At Masters Traditional Games, we always aim for excellent quality but we also like to find games that are a bit special or unusual too. With Chess, it is particularly easy to go and buy any old Chess set from a mundane high-street shop. Why do that, when we can find you something a lot more interesting?
The ancestry of Chess is hidden in a mist of uncertainty and scholars continue to argue over significant issues, not least of which whether the traditional viewpoint of an origin in India is right or whether the game came first from China. Some historical sleuths believe that shaturanga sometimes spelt chaturanga was the originating game. This is supposed to have been invented by an Indian philosopher in the 6th century. The game was in part quite different to modern Chess in that dice were used and it was a 4 sided game instead of 2. The four players controlled 4 types of piece - Infantry, Cavalry, Elephants and Boatmen under the command of a controled squadrons of a Rajah or Caliph. An Ashtapada board (an ancient Indian race board game) consisting of an 8 x 8 grid was used for this early type of Chess.

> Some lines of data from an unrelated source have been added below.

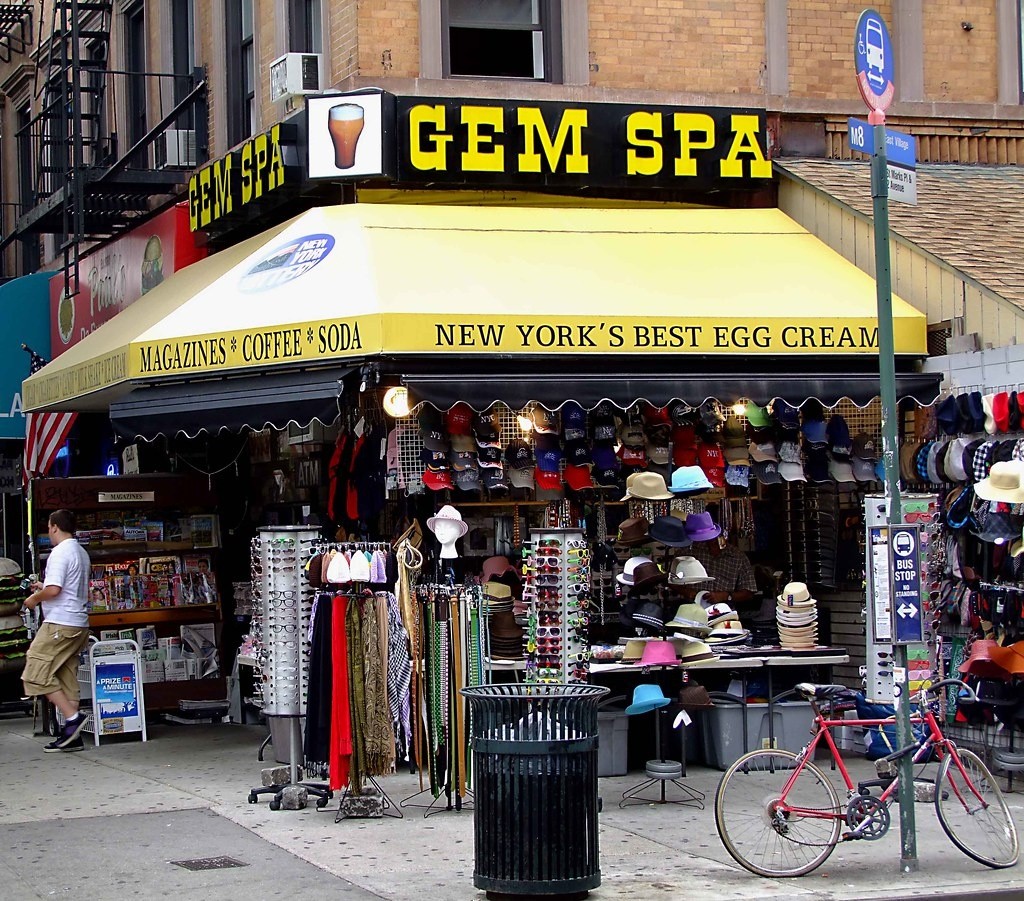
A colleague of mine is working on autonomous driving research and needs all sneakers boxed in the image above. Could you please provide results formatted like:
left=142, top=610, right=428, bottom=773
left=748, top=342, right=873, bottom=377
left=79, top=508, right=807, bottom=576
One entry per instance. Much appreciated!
left=44, top=736, right=84, bottom=753
left=55, top=713, right=89, bottom=748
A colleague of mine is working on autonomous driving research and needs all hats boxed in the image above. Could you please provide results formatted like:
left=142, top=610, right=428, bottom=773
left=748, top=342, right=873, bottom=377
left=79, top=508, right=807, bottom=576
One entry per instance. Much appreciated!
left=426, top=505, right=468, bottom=539
left=415, top=401, right=883, bottom=490
left=900, top=396, right=1024, bottom=729
left=305, top=547, right=399, bottom=589
left=474, top=555, right=525, bottom=660
left=615, top=464, right=822, bottom=716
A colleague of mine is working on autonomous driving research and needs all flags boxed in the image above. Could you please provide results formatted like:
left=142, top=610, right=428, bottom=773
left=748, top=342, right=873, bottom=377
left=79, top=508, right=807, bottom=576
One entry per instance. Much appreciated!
left=22, top=352, right=78, bottom=491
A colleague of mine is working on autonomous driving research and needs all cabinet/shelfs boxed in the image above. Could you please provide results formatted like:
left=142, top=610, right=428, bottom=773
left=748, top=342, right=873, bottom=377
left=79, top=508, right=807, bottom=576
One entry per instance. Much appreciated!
left=40, top=536, right=224, bottom=716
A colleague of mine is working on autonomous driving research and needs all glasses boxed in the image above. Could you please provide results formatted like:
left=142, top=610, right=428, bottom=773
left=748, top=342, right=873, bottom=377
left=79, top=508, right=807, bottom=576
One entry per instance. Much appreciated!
left=596, top=538, right=677, bottom=607
left=250, top=535, right=327, bottom=674
left=859, top=500, right=948, bottom=700
left=521, top=538, right=592, bottom=710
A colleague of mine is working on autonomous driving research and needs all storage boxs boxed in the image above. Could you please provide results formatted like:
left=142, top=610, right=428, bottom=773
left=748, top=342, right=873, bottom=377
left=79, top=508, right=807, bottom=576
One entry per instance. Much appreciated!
left=662, top=699, right=822, bottom=772
left=590, top=703, right=630, bottom=776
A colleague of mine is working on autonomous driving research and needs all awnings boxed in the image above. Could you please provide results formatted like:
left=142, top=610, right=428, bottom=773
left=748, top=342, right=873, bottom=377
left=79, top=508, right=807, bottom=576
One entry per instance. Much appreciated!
left=406, top=372, right=945, bottom=412
left=113, top=399, right=341, bottom=447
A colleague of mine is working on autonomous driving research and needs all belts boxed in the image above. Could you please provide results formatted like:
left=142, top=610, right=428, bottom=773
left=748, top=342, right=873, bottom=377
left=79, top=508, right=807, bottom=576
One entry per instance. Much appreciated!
left=416, top=582, right=487, bottom=800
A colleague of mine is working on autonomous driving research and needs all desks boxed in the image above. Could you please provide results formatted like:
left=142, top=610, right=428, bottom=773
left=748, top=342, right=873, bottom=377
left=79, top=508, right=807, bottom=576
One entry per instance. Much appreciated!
left=487, top=651, right=851, bottom=775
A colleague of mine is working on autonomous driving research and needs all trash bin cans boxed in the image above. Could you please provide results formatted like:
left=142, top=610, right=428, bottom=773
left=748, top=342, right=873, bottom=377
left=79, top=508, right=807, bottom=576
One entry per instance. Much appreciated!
left=458, top=681, right=611, bottom=901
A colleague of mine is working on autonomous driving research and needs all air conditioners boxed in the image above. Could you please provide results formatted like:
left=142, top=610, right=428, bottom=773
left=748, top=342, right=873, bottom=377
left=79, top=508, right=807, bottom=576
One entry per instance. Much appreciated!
left=269, top=52, right=324, bottom=103
left=152, top=129, right=196, bottom=170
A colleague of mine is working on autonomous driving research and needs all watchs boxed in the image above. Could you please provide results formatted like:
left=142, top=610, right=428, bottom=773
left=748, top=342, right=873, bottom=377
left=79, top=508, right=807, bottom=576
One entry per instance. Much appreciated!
left=727, top=592, right=732, bottom=601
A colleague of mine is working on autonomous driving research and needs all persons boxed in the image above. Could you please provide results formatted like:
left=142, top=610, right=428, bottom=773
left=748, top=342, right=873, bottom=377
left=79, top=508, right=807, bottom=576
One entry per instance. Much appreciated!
left=198, top=559, right=209, bottom=573
left=21, top=509, right=90, bottom=754
left=427, top=505, right=468, bottom=558
left=124, top=563, right=138, bottom=575
left=672, top=503, right=757, bottom=607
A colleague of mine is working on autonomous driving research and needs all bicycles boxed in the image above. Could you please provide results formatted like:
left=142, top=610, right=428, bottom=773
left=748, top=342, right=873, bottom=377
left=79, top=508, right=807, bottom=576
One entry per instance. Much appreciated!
left=713, top=679, right=1019, bottom=879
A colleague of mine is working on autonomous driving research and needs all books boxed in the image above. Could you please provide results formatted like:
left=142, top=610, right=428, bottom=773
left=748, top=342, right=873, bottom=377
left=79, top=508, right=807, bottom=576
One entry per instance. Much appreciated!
left=86, top=555, right=216, bottom=613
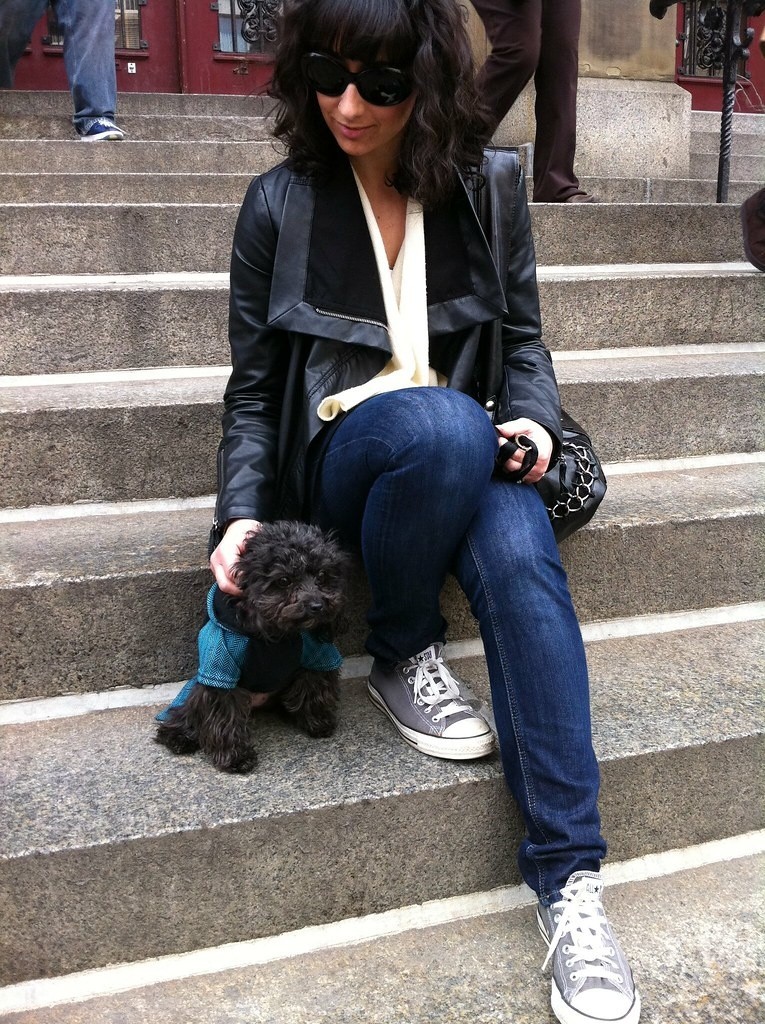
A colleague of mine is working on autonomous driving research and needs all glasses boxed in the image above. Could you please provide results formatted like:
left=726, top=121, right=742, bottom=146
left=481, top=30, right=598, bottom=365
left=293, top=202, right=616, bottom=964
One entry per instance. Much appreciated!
left=295, top=48, right=414, bottom=106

Gambling was banned at some later point in the Hindu civilisation and, as happened in similar situations in other countries, this caused an evolution in the games that people played. In the case of Shaturanga, the dice were eliminated and so perhaps it was at this point that a game based entirely on intellectual acuity came into being. Around the same time, the 4 sides that anyway often played as 2 sets of 2 allies, were merged into 2 opposing armies. The new game was called Shatranj and anyone in modern times would recognise this early game as a proto-version of modern day Chess.
There are multiple explanations for the early arrival of Shatranj in Western Europe. Some say that it came through Spain brought by the Saracens of the Byzantine empire, some says crusaders returning from the Middle East brought back this early Chess. Regardless, the game of Shatranj emerged fully formed from India and evolved into a number of different forms that are just as important historically as Western European Chess including Shogi in Japan, Xiang Qi in China, Makruk in Thailand, Sittuyin in Burma and Changgi from Korea.